While the axing of the A5's construction may costs votes in Donegal, the majority of those who will feel its impact (for better or worse) live in Northern Ireland and don't have the right to vote in Dail, local government or, as we have just seen, presidential elections. Republic-Realpolitik always dictated that the A5 would be a prime candidate for the axe.

Yet the biggest shock surrounding this decision is the surprise of nationalist politicians in the north.

Pat Doherty, the Sinn Fein MP, say it runs contrary to the St Andrews Agreement of 2006, when then-Taoiseach Bertie Ahern agreed that the north-south link between Dublin and Derry would be an agreed component of the accord leading to power-sharing.

The SDLP, too, has been howling to the sky in protest over the suspension of spending on the A5. One wonders what planet - or, more accurately, island - either party has been on over the last turbulent 12 months in the Republic's history.

The state teetered on the brink of national bankruptcy and was only rescued thanks to the largesse of the International Monetary Fund and the European Central Bank.

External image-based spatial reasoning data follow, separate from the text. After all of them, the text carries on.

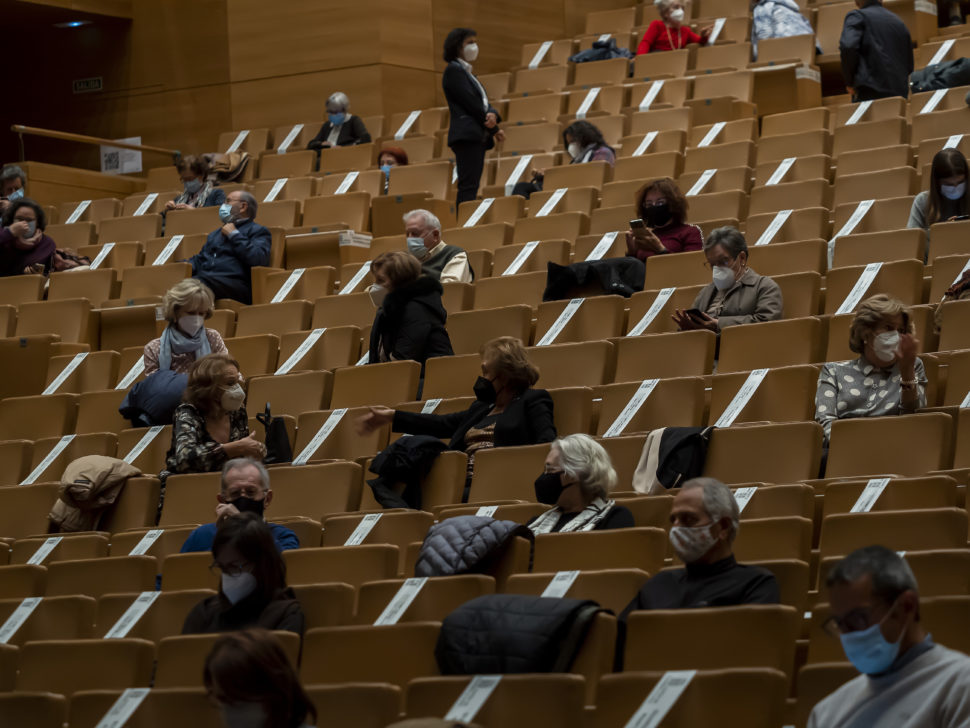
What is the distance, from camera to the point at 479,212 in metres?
6.43

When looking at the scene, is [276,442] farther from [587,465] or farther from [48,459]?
[587,465]

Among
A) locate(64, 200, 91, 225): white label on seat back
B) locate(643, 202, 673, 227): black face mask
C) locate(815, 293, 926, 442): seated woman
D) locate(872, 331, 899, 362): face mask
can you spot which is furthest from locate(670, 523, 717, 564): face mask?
locate(64, 200, 91, 225): white label on seat back

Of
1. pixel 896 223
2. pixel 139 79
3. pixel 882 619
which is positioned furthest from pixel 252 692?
pixel 139 79

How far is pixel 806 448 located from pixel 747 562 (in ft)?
2.06

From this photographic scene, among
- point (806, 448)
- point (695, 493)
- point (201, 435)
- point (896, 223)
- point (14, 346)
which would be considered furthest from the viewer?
point (14, 346)

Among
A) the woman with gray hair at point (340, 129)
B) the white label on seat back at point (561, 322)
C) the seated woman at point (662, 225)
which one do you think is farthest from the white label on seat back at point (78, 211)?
the white label on seat back at point (561, 322)

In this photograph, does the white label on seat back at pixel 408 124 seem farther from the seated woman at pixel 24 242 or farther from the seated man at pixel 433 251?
the seated man at pixel 433 251

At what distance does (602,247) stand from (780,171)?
0.86 metres

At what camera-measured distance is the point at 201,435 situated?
4.40m

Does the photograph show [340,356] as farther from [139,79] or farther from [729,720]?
[139,79]

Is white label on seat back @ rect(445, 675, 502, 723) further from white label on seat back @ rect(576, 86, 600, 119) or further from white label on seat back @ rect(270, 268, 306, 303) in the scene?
white label on seat back @ rect(576, 86, 600, 119)

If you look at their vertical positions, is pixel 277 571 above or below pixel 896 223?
below

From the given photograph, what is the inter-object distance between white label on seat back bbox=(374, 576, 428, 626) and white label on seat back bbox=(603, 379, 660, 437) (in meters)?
1.10

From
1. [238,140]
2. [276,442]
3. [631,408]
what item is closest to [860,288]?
[631,408]
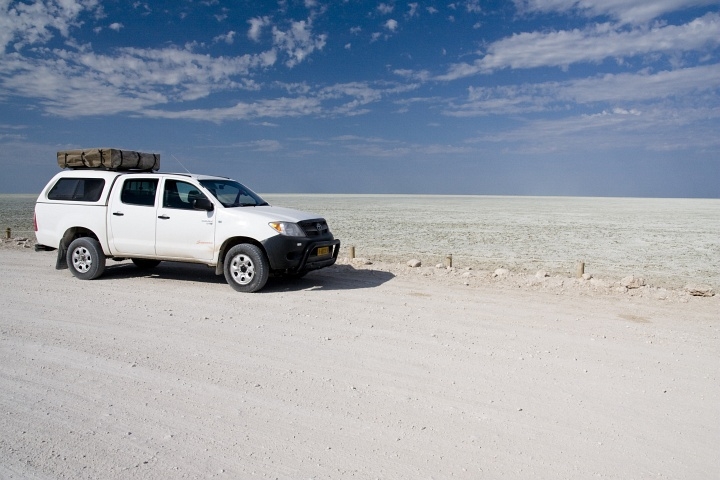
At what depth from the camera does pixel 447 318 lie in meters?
7.68

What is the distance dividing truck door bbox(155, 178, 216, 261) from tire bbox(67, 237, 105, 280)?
119cm

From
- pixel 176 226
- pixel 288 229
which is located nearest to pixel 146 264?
pixel 176 226

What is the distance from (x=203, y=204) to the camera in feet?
32.0

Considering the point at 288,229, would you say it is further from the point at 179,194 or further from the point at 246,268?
the point at 179,194

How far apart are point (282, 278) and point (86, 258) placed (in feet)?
11.4

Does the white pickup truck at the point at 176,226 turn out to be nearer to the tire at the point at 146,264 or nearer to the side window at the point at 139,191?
the side window at the point at 139,191

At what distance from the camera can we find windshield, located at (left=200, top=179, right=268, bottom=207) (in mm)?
9992

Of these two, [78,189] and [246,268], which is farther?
[78,189]

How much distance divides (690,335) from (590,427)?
334 centimetres

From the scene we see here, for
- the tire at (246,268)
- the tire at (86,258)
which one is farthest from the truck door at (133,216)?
the tire at (246,268)

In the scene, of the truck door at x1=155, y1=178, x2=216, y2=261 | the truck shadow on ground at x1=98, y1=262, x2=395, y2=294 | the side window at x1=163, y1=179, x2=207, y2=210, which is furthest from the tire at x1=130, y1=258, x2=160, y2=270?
the side window at x1=163, y1=179, x2=207, y2=210

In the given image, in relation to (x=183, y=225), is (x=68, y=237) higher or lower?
lower

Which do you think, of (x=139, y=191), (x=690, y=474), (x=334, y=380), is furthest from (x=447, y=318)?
(x=139, y=191)

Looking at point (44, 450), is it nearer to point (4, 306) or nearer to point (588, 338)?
point (4, 306)
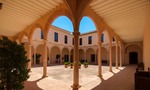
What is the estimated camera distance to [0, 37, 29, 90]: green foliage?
3.55 m

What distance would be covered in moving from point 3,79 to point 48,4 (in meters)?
5.43

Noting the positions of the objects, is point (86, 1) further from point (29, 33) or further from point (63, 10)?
point (29, 33)

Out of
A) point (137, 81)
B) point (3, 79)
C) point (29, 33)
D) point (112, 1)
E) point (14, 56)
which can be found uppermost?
point (112, 1)

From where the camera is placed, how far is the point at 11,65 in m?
3.57

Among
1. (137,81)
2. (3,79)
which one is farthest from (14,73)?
(137,81)

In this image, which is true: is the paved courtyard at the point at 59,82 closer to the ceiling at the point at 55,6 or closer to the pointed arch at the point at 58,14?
the pointed arch at the point at 58,14

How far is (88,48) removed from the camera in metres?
26.7

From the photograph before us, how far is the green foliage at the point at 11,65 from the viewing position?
11.6ft

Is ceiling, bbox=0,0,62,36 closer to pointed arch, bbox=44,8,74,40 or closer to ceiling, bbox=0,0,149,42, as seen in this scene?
ceiling, bbox=0,0,149,42

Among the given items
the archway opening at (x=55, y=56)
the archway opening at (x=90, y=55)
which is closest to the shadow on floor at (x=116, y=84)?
the archway opening at (x=55, y=56)

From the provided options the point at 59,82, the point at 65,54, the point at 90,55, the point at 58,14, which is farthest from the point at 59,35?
the point at 59,82

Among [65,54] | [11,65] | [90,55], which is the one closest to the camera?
[11,65]

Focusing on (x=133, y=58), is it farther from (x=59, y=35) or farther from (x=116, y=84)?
(x=116, y=84)

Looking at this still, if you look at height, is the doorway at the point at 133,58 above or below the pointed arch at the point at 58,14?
below
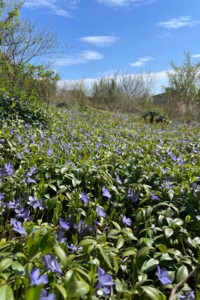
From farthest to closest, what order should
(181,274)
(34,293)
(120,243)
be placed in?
(120,243), (181,274), (34,293)

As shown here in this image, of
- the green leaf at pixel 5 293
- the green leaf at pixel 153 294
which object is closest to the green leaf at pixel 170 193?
the green leaf at pixel 153 294

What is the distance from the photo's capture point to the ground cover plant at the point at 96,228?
1.17 m

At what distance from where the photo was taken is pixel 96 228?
1.90 meters

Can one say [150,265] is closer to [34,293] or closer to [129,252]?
[129,252]

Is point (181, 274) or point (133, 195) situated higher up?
point (133, 195)

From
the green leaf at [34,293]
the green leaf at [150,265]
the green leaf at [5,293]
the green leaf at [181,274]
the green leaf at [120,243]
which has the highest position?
the green leaf at [34,293]

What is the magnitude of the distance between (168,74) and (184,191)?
21215mm

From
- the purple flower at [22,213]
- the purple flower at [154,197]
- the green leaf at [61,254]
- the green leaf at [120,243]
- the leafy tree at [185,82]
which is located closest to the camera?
the green leaf at [61,254]

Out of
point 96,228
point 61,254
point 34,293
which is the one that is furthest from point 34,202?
point 34,293

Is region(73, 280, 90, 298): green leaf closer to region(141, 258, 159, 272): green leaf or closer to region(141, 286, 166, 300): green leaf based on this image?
region(141, 286, 166, 300): green leaf

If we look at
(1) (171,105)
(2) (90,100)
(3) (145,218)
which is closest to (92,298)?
(3) (145,218)

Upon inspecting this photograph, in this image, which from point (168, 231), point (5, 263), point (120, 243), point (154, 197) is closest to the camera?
point (5, 263)

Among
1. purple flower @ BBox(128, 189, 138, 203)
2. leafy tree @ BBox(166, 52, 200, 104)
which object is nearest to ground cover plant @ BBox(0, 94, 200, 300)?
purple flower @ BBox(128, 189, 138, 203)

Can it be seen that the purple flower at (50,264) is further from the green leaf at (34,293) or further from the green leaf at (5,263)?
the green leaf at (34,293)
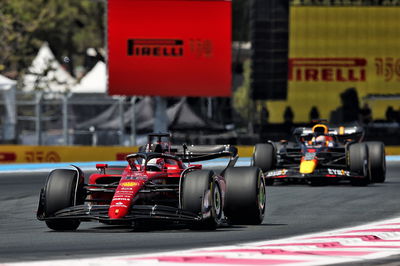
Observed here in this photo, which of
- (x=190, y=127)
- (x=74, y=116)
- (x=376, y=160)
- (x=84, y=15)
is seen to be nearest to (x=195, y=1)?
(x=190, y=127)

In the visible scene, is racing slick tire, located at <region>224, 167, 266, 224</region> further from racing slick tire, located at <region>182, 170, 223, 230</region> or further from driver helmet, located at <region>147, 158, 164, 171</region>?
driver helmet, located at <region>147, 158, 164, 171</region>

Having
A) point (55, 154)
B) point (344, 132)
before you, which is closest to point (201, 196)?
point (344, 132)

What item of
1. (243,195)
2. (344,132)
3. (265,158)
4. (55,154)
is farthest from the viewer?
(55,154)

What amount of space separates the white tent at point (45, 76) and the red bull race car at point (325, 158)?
29.2m

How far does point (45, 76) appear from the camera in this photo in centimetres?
5334

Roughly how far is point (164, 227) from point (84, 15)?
65462mm

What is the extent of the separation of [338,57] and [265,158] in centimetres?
1722

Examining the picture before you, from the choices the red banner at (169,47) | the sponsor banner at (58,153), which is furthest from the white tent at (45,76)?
the sponsor banner at (58,153)

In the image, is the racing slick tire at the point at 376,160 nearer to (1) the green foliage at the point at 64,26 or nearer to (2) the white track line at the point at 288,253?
(2) the white track line at the point at 288,253

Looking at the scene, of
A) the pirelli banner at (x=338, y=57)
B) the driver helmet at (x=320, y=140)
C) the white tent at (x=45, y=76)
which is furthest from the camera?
the white tent at (x=45, y=76)

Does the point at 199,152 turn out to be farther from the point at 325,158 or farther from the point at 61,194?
the point at 325,158

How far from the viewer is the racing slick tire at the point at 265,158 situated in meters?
23.5

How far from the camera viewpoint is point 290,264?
939 centimetres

In fact, it is quite amazing that the coalition is going ahead with certain other big capital spends, costing hundreds of millions of euro, at a time when the eurozone remains mired in a mortal crisis.

Moreover, the reality is that Enda Kenny and Eamon Gilmore's administration was always going to chose to save a capital building programme, like the construction of a National Children's Hospital on the site of the Mater in north inner-city Dublin over a motorway much of which cuts through another state.

As with the presidential election and all the controversy surrounding Martin McGuinness's (above) bid to become head of state, the convenient dumping of the A5 motorway (for now anyway) underlines that the interests of one state on this island are not always in tune with the interests of the other. Such is the impact of partition's continued existence.

The Republic has indeed 'taken over', in one sense, some parts of Northern Ireland, including unionist redoubts in Co Down.

Around Dromore, for instance, almost every blade of grass is in the hands of the Irish state after the Republic's toxic bank, Nama, was forced to handle the assets of an Ulster property dealer who had borrowed from the now-disgraced Anglo Irish Bank.

Of course, Nama and the Irish government would rather be done with owning a piece of solid unionist earth. It has cost the southern taxpayer millions and they would gladly hand it back to the British or the unionists if they would agree to share the financial burden.

Such is the reality of politics and partition as we move ever-closer to the 100th anniversary of the Easter Rising in 2016.